By the time we hit the trail juncture of the 234 and 235, we faced a decision point. Glancing at my watch, I knew I did not have a hurried 6.5 miles left in my legs, especially in the remaining daylight. We decided to turn around, but not before photographing puddles in a wash, the mirror a ripple of colors.

Heading home, I took a wicked tumble. My feet flew out from under me, so I had no time to catch myself. I landed in a pile of sharp-edged rocks, my breath leaving me in a whoosh. Thankfully, besides a small gash, I seemed none-the-worse for wear. My relief was short lived.

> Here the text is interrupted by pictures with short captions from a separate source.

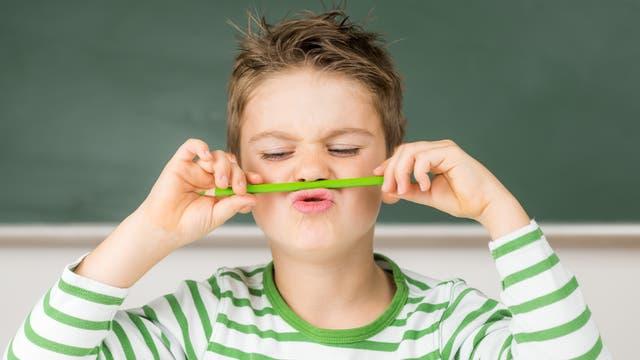 Schuljunge spielt mit Stift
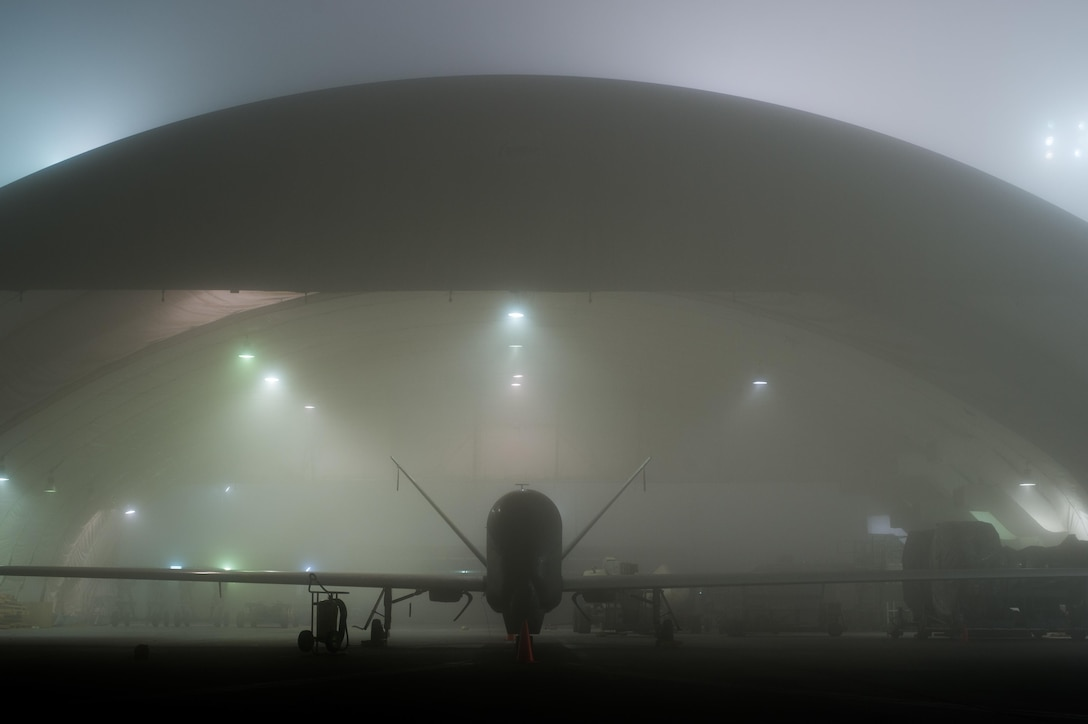 An RQ-4 Global Hawk awaits standard maintenance while a heavy fog rolls across the 380th Air Expeditionary Wing flightline at an undisclosed location in Southwest Asia, Jan. 12, 2017. Global Hawks have provided coalition partners with accurate intelligence necessary for precisely striking important Islamic State of Iraq and the Levant facilities and supply routes in support of Combined Joint Task Force-Operation Inherent Resolve. (Courtesy photo)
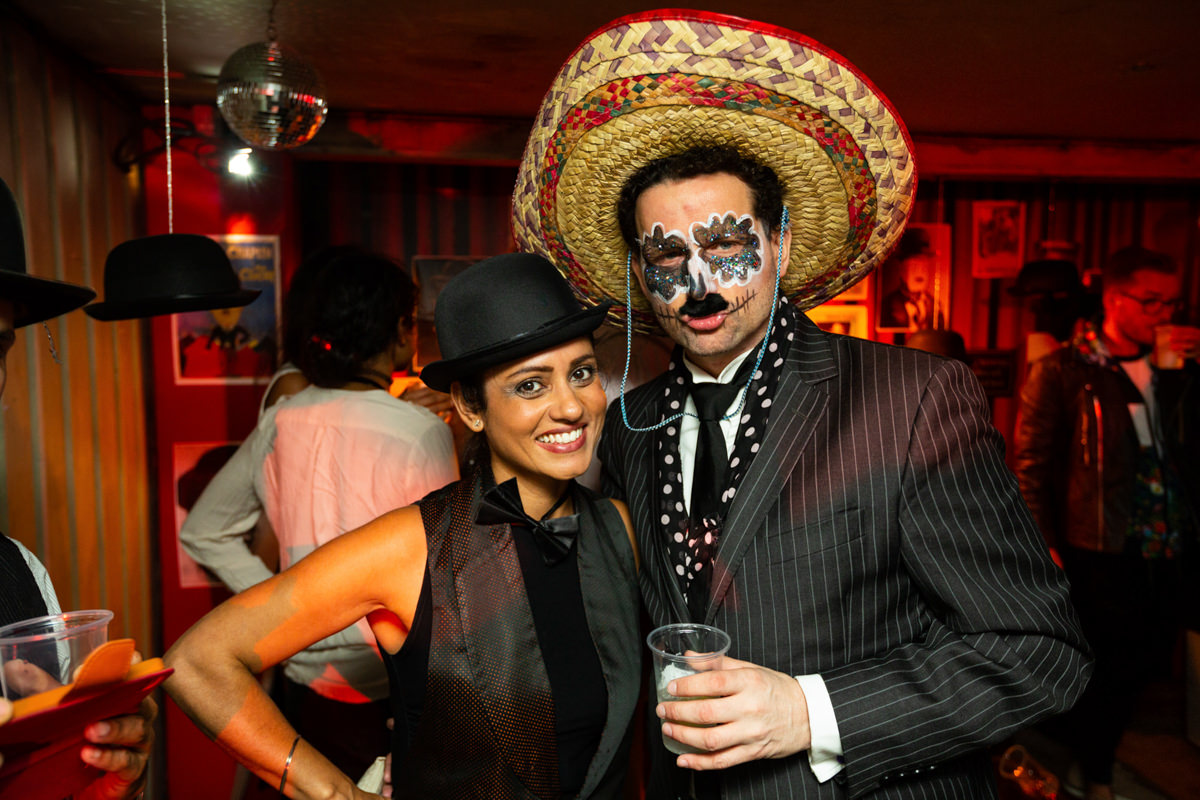 man and woman in fancy dress at malice arts party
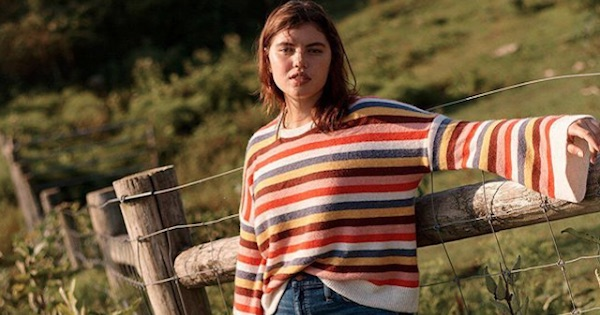 madewell model in colorful sweater posing by a field, fashion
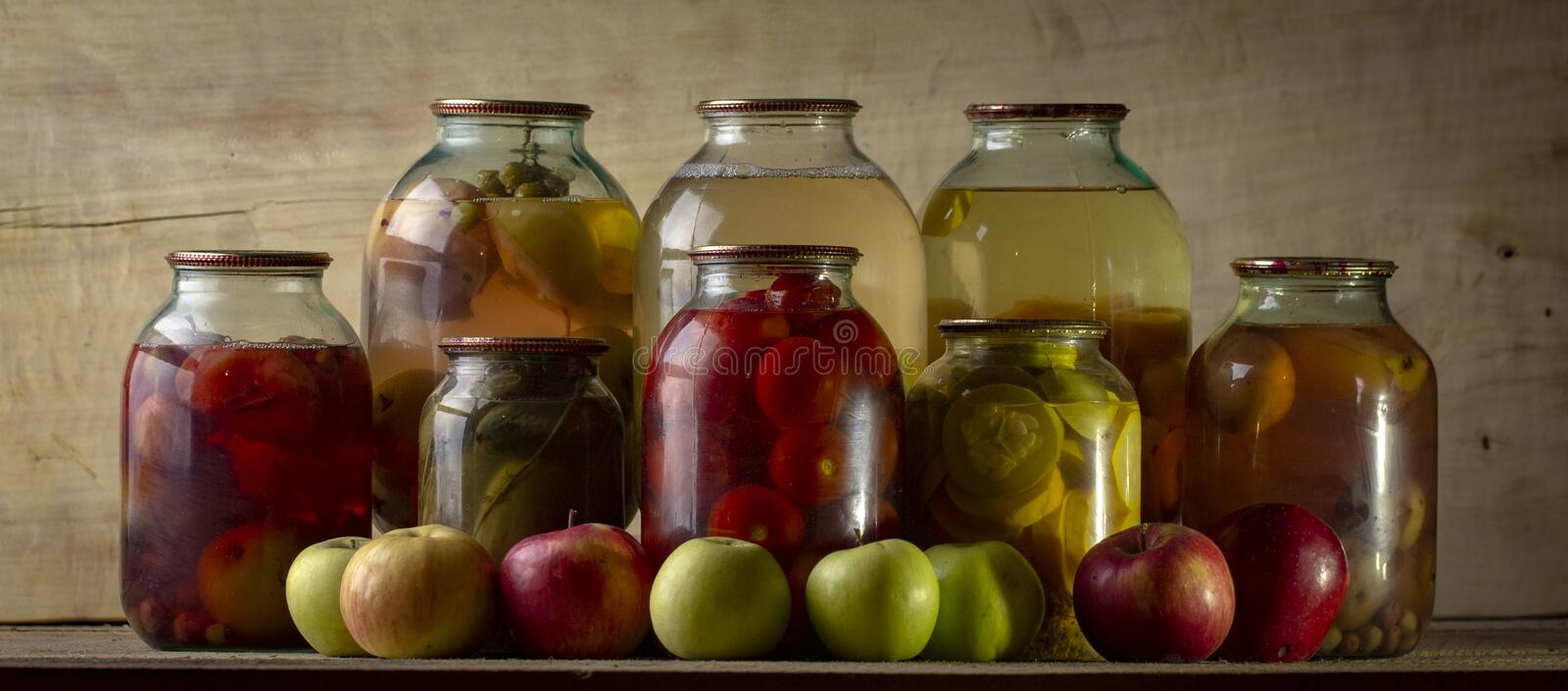 Home-made canned compote and fresh fruit on the basement shelf still life royalty free stock photos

I could feel bruises forming as I took a steep descent and my left knee twinged with each step. Mollie, usually the first to come back to check on me, pranced ahead, apparently still in a snit as she displayed no concern about my slower gait. After some experimentation, I realized if I positioned my knee so it faced forward, not rotating to the right or to the left, I felt no pain. This task proved difficult on the rough trail as I shifted much of my weight to my trekking pole. It was a slow finish to the car.

Can I just go on record as saying something?

I prefer cactus-thorn-extraction pain to flat-on-your-back, tweak-the-knee pain. A pair of tweezers or an old comb and the irritation is gone. The other is a reminder of injury with every step.

Who wants that?

I also prefer prayers answered immediately in order to relieve me of my misery. Perhaps you do too?

Thorns are borne so much easier when they are pulled free with a twist and a yank, even if a spot of blood is left behind. Yet, Paul writes that there is grace even for thorns that remain. Sufficient grace for the daily living (2 Corinthians 12:8-9). The step-by-step journey in the midst of pain. The grace in the falling.

I have lived that difficult path, when the grace I desired was an escape from my circumstances, yet the grace I received was the grace to keep going. Sufficient grace.

"But grace can be the experience of a second wind," Anne Lamott writes, "when even though what you want is clarity and resolution, what you get is stamina and poignancy and the strength to hang on." 

Are you praying for grace? I know you are hoping for the thorn and pain to be gone. The barbed and the prickly and the sharp. Where it looked soft and fuzzy, but it bit you with the harshness and acerbity. Gone. You want that gone.

Me too. With a yank and a twist.

Yet I found this grace to be true too. The second wind. Sufficient grace

.On a trail where I hobbled back to the car, I found the strength to hang on.

I pray you experience the same. 

Note: for all my friends who have called or texted or emailed, thanks for checking on me. The knee is fine. No lasting damage. This hike actually happened several weeks ago, so even the bruises are gone.